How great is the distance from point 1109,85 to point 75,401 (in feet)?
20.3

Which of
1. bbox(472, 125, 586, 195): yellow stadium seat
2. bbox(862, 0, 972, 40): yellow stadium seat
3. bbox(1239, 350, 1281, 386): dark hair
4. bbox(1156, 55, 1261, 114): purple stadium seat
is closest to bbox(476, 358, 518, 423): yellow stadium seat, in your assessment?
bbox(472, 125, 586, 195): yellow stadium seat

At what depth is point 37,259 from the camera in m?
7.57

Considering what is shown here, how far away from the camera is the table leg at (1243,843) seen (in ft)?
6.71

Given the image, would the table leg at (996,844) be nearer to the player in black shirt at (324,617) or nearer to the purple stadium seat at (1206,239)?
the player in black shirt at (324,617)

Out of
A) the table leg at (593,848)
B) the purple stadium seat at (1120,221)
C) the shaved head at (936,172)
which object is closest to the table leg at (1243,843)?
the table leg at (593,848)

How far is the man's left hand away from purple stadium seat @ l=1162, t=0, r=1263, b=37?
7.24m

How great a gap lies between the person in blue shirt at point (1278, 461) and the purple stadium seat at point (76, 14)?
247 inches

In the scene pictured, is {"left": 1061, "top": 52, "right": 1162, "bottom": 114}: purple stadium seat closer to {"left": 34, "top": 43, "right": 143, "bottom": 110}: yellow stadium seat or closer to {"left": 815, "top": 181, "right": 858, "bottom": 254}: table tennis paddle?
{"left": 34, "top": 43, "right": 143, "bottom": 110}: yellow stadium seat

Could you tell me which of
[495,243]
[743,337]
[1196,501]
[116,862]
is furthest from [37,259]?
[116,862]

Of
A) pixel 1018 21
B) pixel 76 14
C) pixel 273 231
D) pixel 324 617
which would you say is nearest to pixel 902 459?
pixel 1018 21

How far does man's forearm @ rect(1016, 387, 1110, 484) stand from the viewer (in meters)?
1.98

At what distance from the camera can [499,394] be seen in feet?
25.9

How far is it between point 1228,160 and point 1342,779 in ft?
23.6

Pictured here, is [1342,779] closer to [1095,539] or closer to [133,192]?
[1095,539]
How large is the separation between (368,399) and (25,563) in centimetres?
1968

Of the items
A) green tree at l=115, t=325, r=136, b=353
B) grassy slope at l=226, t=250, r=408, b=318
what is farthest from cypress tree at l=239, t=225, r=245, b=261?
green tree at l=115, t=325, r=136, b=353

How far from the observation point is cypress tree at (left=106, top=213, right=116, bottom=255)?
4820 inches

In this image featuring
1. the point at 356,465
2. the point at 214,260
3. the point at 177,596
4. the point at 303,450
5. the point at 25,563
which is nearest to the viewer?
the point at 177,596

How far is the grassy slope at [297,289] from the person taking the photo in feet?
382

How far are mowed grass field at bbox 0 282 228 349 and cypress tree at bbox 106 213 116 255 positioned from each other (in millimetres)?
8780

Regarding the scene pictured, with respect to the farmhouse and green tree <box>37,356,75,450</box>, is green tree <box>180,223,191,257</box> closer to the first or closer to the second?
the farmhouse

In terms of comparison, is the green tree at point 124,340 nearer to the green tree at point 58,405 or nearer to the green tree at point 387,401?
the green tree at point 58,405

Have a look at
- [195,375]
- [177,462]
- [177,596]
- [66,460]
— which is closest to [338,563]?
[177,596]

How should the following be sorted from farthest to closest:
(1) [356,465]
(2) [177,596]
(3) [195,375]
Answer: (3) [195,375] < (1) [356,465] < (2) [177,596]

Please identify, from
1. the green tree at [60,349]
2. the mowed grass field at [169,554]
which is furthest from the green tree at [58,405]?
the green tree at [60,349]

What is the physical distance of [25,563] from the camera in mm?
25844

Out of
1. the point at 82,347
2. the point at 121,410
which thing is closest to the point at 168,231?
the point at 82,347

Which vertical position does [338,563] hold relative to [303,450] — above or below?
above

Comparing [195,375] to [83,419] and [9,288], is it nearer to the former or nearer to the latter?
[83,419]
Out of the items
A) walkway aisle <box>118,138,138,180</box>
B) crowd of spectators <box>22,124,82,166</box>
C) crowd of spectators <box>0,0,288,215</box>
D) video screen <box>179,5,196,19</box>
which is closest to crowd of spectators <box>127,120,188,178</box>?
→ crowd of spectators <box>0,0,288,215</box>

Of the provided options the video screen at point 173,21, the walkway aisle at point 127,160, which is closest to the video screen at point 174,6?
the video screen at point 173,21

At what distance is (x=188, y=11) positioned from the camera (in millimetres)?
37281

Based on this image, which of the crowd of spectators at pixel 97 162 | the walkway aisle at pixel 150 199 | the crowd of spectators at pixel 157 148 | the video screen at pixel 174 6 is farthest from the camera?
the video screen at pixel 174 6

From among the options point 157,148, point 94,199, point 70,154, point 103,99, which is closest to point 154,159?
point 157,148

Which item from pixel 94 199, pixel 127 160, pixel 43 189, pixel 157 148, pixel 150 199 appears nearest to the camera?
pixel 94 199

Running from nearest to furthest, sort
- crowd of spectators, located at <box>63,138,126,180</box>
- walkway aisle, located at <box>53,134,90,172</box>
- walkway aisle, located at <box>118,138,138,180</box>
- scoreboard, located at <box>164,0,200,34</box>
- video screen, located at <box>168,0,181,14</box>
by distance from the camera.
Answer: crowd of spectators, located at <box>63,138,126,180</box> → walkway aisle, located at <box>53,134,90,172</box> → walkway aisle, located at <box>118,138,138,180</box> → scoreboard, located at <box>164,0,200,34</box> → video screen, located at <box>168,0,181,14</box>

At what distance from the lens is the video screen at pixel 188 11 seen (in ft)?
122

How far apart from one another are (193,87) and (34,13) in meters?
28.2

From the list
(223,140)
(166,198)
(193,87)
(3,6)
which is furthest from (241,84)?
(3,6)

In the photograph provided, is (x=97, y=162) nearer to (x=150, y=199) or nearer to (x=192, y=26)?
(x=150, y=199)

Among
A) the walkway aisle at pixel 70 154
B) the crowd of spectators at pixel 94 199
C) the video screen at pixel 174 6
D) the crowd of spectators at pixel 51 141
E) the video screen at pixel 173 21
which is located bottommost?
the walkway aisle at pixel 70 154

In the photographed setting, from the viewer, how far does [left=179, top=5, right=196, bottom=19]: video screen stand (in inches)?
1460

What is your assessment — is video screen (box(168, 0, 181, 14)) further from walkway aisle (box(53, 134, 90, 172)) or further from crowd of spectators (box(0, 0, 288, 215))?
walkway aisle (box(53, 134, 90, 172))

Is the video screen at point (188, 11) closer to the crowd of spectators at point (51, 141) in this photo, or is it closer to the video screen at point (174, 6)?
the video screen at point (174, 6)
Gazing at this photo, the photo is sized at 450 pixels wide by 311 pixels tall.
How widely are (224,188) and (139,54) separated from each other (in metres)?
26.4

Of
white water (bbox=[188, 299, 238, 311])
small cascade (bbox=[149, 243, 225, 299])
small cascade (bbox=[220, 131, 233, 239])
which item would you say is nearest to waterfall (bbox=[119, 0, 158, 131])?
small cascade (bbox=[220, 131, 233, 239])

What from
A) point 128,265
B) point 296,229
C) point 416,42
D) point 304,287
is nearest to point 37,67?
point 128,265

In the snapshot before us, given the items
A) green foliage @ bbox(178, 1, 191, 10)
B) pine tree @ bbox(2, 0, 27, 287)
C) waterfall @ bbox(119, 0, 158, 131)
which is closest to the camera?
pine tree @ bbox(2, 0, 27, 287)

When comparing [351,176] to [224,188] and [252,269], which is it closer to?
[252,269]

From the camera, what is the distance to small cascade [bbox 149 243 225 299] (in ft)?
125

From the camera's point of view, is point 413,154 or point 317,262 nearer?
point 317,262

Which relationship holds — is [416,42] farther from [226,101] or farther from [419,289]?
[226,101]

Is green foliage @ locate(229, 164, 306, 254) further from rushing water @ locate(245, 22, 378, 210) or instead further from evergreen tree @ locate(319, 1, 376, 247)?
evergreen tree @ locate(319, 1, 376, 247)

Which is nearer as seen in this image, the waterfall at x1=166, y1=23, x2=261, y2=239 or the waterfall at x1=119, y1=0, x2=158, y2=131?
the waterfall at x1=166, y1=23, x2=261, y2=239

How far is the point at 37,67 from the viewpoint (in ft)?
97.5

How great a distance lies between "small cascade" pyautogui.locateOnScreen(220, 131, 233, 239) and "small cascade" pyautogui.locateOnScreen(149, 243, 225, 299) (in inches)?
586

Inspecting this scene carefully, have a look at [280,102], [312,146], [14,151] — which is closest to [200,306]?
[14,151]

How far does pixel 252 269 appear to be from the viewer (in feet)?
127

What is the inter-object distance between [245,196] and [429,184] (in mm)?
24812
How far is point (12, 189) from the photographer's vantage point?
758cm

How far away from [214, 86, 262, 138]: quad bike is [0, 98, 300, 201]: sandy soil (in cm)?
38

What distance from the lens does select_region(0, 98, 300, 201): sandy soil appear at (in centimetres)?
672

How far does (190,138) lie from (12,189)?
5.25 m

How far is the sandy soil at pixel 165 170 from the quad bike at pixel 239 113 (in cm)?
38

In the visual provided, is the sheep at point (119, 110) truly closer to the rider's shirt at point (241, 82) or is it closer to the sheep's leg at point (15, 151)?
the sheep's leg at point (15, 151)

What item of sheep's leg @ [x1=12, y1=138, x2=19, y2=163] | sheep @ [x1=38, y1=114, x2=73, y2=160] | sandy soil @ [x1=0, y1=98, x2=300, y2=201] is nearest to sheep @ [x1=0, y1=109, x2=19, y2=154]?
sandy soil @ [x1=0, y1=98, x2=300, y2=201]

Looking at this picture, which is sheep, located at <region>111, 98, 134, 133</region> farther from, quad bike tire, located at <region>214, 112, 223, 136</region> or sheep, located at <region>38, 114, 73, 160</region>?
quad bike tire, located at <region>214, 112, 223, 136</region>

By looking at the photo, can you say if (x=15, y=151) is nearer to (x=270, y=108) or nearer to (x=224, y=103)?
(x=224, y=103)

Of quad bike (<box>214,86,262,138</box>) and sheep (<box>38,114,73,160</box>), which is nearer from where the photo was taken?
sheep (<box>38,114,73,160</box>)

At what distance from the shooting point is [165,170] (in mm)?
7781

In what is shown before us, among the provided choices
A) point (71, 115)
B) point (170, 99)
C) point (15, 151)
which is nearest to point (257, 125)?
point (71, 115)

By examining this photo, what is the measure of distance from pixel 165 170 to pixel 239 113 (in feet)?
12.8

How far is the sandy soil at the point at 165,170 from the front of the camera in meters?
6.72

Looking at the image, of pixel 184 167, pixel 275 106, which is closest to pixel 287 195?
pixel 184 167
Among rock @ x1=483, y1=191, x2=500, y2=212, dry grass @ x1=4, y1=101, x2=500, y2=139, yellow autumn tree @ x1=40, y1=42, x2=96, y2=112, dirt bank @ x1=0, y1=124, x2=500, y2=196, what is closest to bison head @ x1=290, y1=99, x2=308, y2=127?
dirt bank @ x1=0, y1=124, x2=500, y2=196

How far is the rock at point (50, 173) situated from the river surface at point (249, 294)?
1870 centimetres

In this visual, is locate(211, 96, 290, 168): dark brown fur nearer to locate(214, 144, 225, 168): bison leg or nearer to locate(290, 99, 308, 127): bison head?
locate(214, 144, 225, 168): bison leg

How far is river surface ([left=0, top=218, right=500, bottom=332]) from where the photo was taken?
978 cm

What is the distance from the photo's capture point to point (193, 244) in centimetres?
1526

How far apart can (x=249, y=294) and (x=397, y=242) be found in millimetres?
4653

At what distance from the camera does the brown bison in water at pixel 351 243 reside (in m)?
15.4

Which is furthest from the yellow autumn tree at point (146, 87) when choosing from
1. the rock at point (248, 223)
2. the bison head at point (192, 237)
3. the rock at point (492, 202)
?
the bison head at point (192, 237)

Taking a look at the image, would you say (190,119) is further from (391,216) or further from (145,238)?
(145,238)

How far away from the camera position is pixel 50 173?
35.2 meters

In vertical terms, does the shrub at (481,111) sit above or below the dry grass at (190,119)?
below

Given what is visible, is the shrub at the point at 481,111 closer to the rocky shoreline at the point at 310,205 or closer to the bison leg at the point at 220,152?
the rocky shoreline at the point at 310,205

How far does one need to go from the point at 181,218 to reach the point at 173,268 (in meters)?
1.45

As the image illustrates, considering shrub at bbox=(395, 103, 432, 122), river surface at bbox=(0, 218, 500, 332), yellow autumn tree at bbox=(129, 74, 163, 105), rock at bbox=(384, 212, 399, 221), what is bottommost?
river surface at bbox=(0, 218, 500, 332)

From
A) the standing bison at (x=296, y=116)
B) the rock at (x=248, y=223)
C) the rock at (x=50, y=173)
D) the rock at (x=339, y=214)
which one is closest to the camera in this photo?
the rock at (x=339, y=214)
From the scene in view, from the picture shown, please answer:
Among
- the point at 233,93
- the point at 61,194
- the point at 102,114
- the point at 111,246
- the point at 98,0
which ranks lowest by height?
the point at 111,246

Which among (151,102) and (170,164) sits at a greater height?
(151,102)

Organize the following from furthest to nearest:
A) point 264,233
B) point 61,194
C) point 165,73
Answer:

· · · · ·

• _Aim_
Word for word, quote the lines from the line containing "From the scene" through the end of the material, both included, and nothing else.

• _Full output_
From the scene in view, from the picture shown, please answer:
Among
- the point at 233,93
- the point at 61,194
- the point at 102,114
- the point at 111,246
- the point at 98,0
which ranks lowest by height?
the point at 111,246

Which among (151,102) and (170,164) sits at a greater height?
(151,102)

Organize the following from furthest to nearest:
A) point 264,233
B) point 61,194
C) point 165,73
Answer:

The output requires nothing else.